> **Given text**
──────────

Abnormal Psychology: Clinical Assessment and Diagnosis
Clinical Assessment and Diagnosis
- Clinical Assessment: Systematic evaluation of psychobiosocial factors influencing a disorder.
- Diagnosis: Process of determining problems fulfilling criteria for a psychological disorder.
Core Principles of Assessment
- Reliability: Consistency of measurement.
- Inter-rater Reliability: Multiple raters get consistent results.
- Test-retest Reliability: Same rater gets consistent results over time.
- Validity: Whether a device measures what it's designed to do.
- Concurrent/Descriptive Validity: Comparing assessment results with other established results.
- Predictive Validity: How well a device assesses future outcomes.
- Standardization: Consistent standards or norms for techniques across measurements.
Assessment Methods
Mental Status Exam/Clinical Interview
- Systematic observation of behavior, focusing on five areas:
- Appearance and behavior: General presentation, posture, facial expression.
- Thought process: Coherence, organization, content of speech (e.g., loose association, delusions).
- Mood and affect: Predominant emotional state.
- Intellectual functioning: Vocabulary, abstraction, memory.
- Sensorium: Awareness of surroundings.
- Interview Types:
- Unstructured: No systematic format.
- Semi-structured: Careful questions, but freedom to depart.
- Structured: Rigid questions, limited client interaction.
Behavioral Assessment
- Direct observation of thoughts, feelings, and behavior in specific situations.
- Operational Definition: Clarifies behavior measurement (e.g., target behavior, antecedent, consequences).
- Self-monitoring: Individuals observe their own behavior.
- Rating Scales: Used to assess changes (e.g., Behavior Rating Scales, Brief Psychiatric Rating Scale).
- Reactivity: Observational data distortion due to observation affecting behavior.
Projective Testing
- Assesses unconscious factors; relies on interpretation of ambiguous images.
- Generally low validity and reliability.
- Rorschach Inkblot Test: Interpreting inkblot pictures.
- Thematic Apperception Test (TAT): Telling stories about dramatic pictures.
Personality Inventories
- Self-report questionnaires assessing personality traits.
- Face Validity: Wording fits described information.
- Minnesota Multiphasic Personality Inventory (MMPI): True/false questionnaire with 550 items, generating a profile of scores.

──────────

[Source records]
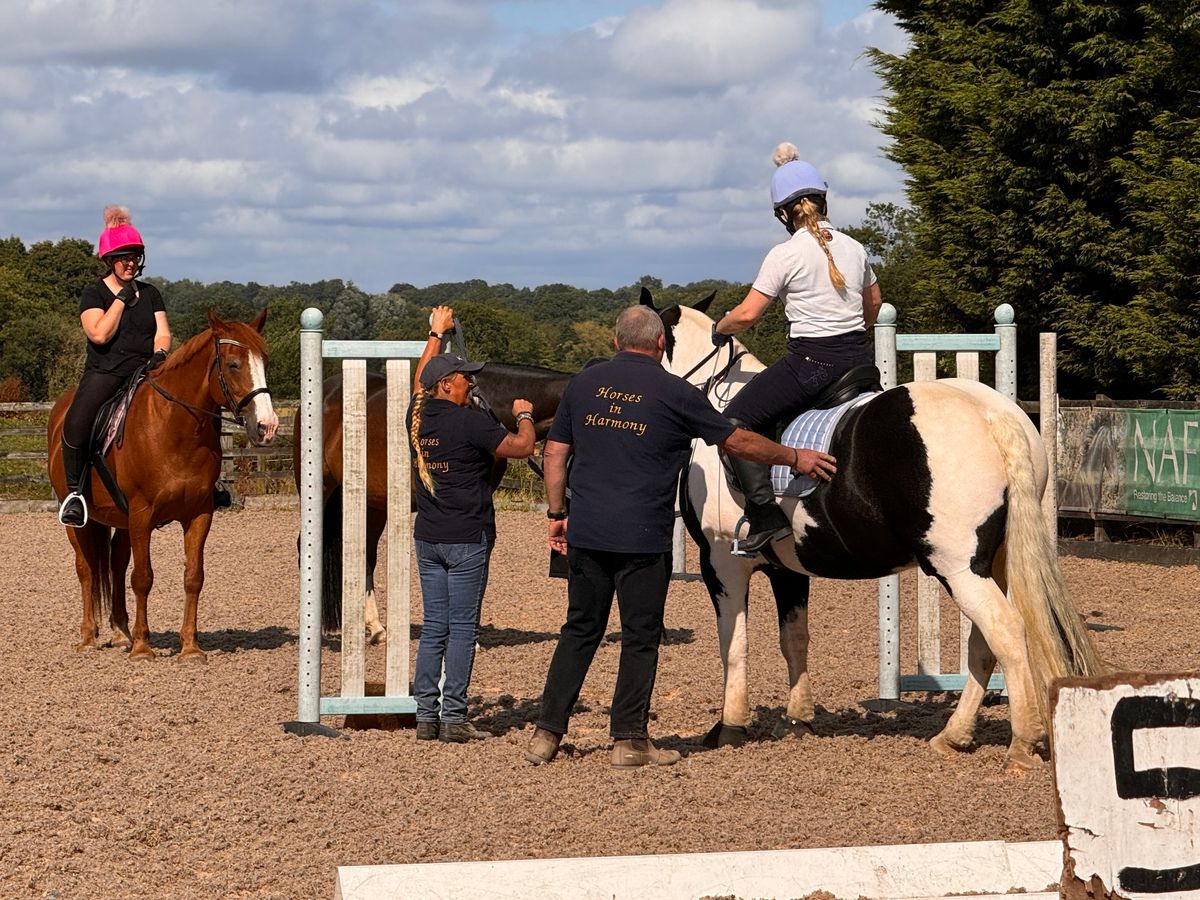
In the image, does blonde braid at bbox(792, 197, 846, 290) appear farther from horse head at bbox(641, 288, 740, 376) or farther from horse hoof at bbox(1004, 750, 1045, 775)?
horse hoof at bbox(1004, 750, 1045, 775)

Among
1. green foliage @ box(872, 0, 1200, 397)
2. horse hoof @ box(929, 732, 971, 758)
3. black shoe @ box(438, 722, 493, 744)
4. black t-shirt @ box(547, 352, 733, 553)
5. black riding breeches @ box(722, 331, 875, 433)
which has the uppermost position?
green foliage @ box(872, 0, 1200, 397)

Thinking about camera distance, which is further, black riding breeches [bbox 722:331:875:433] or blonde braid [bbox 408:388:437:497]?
blonde braid [bbox 408:388:437:497]

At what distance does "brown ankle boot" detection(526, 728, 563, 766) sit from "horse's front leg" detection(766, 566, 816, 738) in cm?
123

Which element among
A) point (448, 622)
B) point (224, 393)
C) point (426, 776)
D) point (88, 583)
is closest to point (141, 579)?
point (88, 583)

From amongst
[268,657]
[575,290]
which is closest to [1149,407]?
[268,657]

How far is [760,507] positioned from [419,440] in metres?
1.64

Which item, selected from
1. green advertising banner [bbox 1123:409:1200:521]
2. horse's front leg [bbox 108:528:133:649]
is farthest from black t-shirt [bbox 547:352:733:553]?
green advertising banner [bbox 1123:409:1200:521]

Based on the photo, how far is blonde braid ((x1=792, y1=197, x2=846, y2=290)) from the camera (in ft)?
21.4

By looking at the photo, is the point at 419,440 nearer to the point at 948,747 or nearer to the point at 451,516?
the point at 451,516

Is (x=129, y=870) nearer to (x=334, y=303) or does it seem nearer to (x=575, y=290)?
(x=334, y=303)

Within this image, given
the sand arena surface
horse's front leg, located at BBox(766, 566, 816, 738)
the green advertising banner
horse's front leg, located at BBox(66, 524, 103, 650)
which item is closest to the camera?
the sand arena surface

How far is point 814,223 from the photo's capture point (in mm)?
6590

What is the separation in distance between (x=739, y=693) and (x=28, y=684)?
4.39 meters

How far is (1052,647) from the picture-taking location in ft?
20.0
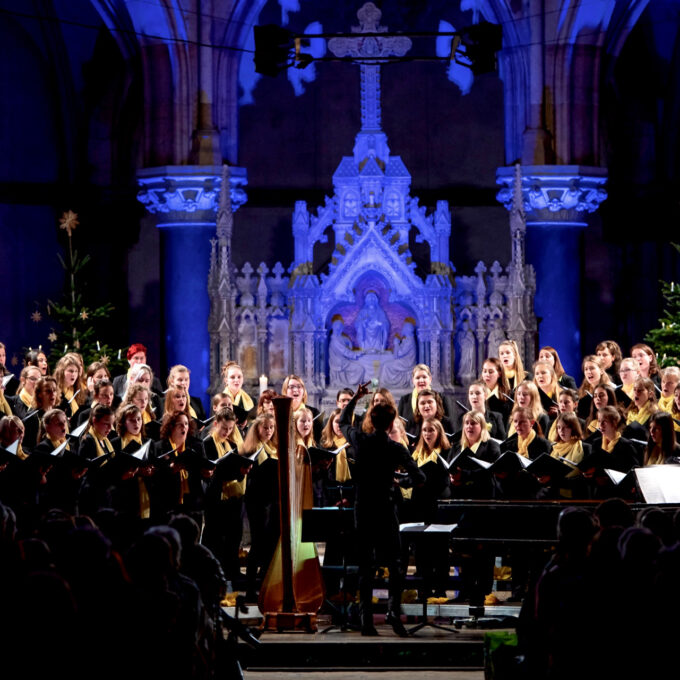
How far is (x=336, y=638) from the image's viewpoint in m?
8.45

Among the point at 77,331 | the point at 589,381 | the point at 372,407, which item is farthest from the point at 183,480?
the point at 77,331

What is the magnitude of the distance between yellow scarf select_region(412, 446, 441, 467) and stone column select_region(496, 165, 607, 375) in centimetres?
581

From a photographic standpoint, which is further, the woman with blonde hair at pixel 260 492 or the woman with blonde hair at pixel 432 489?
the woman with blonde hair at pixel 260 492

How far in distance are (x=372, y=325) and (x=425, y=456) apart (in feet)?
17.3

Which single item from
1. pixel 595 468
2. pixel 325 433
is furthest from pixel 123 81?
pixel 595 468

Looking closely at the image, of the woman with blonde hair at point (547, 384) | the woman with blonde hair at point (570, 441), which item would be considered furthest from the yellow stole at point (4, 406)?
the woman with blonde hair at point (570, 441)

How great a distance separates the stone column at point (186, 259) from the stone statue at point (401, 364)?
6.26 ft

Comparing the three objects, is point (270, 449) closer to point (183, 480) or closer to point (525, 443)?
point (183, 480)

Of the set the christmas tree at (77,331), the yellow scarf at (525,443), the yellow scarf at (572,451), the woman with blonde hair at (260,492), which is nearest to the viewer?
the yellow scarf at (572,451)

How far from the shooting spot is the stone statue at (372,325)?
14820mm

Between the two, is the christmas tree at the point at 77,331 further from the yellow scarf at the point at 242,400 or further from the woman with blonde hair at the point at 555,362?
the woman with blonde hair at the point at 555,362

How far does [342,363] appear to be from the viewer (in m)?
14.9

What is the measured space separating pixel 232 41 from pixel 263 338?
3.12 m

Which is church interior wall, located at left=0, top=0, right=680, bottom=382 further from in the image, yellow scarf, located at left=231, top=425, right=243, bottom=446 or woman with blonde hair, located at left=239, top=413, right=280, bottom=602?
woman with blonde hair, located at left=239, top=413, right=280, bottom=602
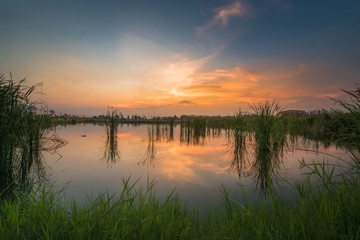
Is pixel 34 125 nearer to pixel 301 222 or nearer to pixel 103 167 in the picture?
pixel 103 167

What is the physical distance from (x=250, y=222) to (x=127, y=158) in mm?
5870

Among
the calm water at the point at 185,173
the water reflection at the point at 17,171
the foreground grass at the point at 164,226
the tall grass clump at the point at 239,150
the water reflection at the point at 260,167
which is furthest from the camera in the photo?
the tall grass clump at the point at 239,150

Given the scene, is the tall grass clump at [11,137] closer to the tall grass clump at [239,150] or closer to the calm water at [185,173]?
the calm water at [185,173]

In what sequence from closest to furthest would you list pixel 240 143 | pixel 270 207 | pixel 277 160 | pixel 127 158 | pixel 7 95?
pixel 270 207
pixel 7 95
pixel 277 160
pixel 127 158
pixel 240 143

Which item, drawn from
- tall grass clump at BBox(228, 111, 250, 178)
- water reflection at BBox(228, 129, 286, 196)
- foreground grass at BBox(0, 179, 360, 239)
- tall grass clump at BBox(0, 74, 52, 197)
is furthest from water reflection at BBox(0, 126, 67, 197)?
tall grass clump at BBox(228, 111, 250, 178)

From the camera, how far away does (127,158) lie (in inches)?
313

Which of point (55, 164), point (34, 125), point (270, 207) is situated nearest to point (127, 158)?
point (55, 164)

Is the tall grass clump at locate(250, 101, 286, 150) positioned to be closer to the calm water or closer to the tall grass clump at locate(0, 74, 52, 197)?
the calm water

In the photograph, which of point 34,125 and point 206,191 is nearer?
point 206,191

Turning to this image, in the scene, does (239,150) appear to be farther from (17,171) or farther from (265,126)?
(17,171)

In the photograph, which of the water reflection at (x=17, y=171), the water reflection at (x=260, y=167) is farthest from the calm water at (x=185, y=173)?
the water reflection at (x=17, y=171)

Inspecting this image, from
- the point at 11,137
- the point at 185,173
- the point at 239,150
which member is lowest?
the point at 185,173

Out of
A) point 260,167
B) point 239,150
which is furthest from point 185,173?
point 239,150

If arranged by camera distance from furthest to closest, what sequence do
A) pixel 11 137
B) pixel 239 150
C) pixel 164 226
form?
pixel 239 150
pixel 11 137
pixel 164 226
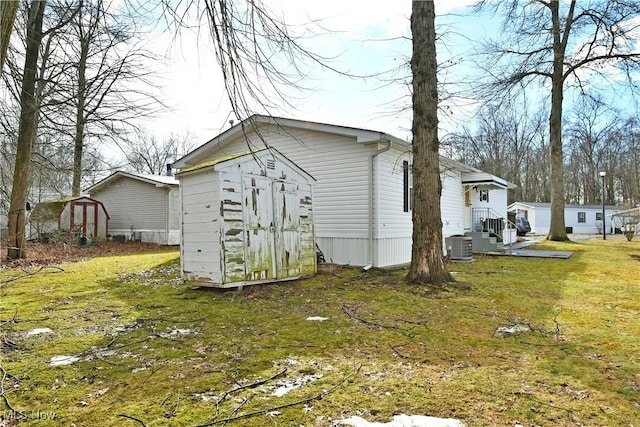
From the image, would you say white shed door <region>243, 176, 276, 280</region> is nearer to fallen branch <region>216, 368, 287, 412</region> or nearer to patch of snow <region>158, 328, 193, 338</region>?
patch of snow <region>158, 328, 193, 338</region>

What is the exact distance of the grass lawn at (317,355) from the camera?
2.64 m

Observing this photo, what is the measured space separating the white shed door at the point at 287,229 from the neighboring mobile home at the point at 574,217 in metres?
32.3

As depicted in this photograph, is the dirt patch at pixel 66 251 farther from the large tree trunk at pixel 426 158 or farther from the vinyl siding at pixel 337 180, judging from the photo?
the large tree trunk at pixel 426 158

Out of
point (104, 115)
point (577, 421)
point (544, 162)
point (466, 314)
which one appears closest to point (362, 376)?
point (577, 421)

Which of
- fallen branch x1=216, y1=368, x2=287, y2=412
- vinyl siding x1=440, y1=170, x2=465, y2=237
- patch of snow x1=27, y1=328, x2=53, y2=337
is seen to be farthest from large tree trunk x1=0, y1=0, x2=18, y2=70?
vinyl siding x1=440, y1=170, x2=465, y2=237

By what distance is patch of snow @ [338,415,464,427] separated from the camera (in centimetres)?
242

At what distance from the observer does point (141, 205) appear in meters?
19.1

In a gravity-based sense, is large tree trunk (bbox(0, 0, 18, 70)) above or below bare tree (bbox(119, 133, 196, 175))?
below

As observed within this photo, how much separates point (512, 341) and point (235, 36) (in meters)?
4.07

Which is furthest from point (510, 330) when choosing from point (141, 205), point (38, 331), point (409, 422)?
point (141, 205)

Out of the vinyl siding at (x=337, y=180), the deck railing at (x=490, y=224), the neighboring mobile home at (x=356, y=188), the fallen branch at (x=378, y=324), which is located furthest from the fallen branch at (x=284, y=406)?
the deck railing at (x=490, y=224)

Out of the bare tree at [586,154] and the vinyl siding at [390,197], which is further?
the bare tree at [586,154]

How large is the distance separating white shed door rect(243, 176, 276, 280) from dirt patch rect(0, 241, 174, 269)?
14.5 ft

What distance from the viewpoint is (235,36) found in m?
3.03
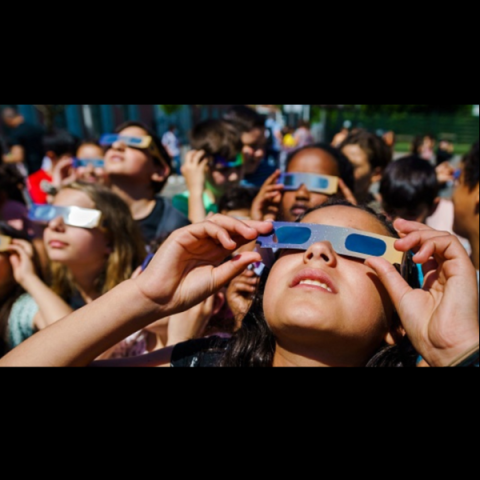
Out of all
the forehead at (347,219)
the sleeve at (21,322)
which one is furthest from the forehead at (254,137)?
the forehead at (347,219)

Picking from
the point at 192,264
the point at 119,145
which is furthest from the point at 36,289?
the point at 119,145

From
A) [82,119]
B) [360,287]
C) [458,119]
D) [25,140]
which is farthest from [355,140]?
[458,119]

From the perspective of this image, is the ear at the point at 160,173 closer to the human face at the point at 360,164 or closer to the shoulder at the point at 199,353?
the human face at the point at 360,164

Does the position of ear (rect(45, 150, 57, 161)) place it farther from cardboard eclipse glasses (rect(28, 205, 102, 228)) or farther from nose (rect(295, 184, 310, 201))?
nose (rect(295, 184, 310, 201))

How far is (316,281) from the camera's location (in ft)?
4.91

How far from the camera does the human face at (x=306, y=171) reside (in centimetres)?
292

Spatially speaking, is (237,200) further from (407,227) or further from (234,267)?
(407,227)

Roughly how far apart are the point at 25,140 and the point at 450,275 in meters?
8.27

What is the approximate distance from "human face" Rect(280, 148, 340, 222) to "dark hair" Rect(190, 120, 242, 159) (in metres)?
0.69

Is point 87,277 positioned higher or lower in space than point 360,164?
lower

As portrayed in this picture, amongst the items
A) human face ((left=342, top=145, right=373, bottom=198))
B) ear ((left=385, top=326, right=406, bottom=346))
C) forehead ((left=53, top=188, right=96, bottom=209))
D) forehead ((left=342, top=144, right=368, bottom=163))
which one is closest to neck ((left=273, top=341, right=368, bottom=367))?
ear ((left=385, top=326, right=406, bottom=346))

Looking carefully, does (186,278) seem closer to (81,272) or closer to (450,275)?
(450,275)

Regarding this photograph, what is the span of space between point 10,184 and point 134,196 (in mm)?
1561

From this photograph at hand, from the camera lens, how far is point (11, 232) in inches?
112
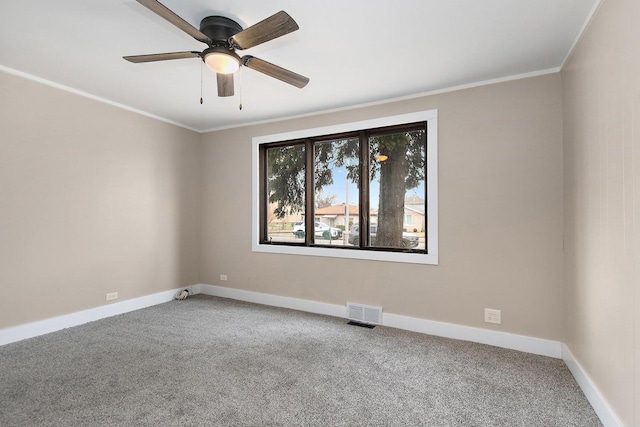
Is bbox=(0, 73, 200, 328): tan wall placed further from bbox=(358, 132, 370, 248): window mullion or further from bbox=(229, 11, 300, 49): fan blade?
bbox=(358, 132, 370, 248): window mullion

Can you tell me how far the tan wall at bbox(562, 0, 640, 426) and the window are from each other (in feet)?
3.85

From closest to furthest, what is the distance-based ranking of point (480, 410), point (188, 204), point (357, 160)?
point (480, 410), point (357, 160), point (188, 204)

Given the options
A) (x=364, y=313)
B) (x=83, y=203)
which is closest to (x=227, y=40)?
(x=83, y=203)

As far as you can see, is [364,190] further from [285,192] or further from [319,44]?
[319,44]

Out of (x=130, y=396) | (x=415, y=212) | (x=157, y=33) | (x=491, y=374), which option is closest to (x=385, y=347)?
(x=491, y=374)

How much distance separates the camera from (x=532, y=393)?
215 centimetres

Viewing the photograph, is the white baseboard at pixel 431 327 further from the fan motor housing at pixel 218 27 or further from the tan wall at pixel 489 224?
the fan motor housing at pixel 218 27

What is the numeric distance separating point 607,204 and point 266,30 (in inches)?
86.2

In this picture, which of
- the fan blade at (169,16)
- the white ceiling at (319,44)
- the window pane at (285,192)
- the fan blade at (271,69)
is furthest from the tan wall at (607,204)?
the window pane at (285,192)

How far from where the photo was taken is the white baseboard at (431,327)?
276cm

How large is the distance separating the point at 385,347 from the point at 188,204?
3.40 metres

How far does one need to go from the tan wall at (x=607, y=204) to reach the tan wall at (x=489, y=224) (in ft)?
0.86

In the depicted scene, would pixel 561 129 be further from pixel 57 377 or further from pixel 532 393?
pixel 57 377

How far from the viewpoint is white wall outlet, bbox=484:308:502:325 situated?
2937mm
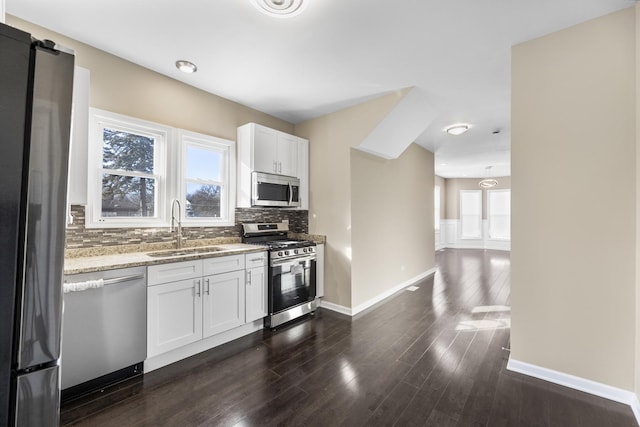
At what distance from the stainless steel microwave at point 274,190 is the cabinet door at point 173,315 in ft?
4.35

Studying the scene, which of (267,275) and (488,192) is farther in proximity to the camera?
(488,192)

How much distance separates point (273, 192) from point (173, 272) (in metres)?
1.64

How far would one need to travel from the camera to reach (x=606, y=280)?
1982 millimetres

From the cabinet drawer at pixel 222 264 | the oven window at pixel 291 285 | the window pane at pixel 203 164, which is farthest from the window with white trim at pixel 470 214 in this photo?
the cabinet drawer at pixel 222 264

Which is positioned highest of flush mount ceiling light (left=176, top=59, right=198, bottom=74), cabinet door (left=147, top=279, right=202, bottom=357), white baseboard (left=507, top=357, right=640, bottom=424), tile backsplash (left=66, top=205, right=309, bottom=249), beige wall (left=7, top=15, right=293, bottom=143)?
flush mount ceiling light (left=176, top=59, right=198, bottom=74)

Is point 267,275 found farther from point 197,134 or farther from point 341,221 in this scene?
point 197,134

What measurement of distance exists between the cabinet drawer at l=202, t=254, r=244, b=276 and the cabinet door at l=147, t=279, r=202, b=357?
0.47 feet

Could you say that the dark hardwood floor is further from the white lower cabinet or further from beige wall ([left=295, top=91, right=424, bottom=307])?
beige wall ([left=295, top=91, right=424, bottom=307])

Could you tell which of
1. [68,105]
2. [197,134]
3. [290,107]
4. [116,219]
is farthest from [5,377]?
[290,107]

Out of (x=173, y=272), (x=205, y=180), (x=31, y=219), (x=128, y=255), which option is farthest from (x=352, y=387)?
(x=205, y=180)

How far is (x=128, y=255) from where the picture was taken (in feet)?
8.29

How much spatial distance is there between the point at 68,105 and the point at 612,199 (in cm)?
314

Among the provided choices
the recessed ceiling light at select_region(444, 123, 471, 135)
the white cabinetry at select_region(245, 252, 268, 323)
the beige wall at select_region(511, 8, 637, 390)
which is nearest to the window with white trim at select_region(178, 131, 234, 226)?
the white cabinetry at select_region(245, 252, 268, 323)

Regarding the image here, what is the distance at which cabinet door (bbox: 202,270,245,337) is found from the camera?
263cm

──────────

> **Task requirements**
Retype the clinical assessment notes from "- Diagnosis: Process" to "results over time.".

> **Expected output**
- Diagnosis: Process of determining problems fulfilling criteria for a psychological disorder.
Core Principles of Assessment
- Reliability: Consistency of measurement.
- Inter-rater Reliability: Multiple raters get consistent results.
- Test-retest Reliability: Same rater gets consistent results over time.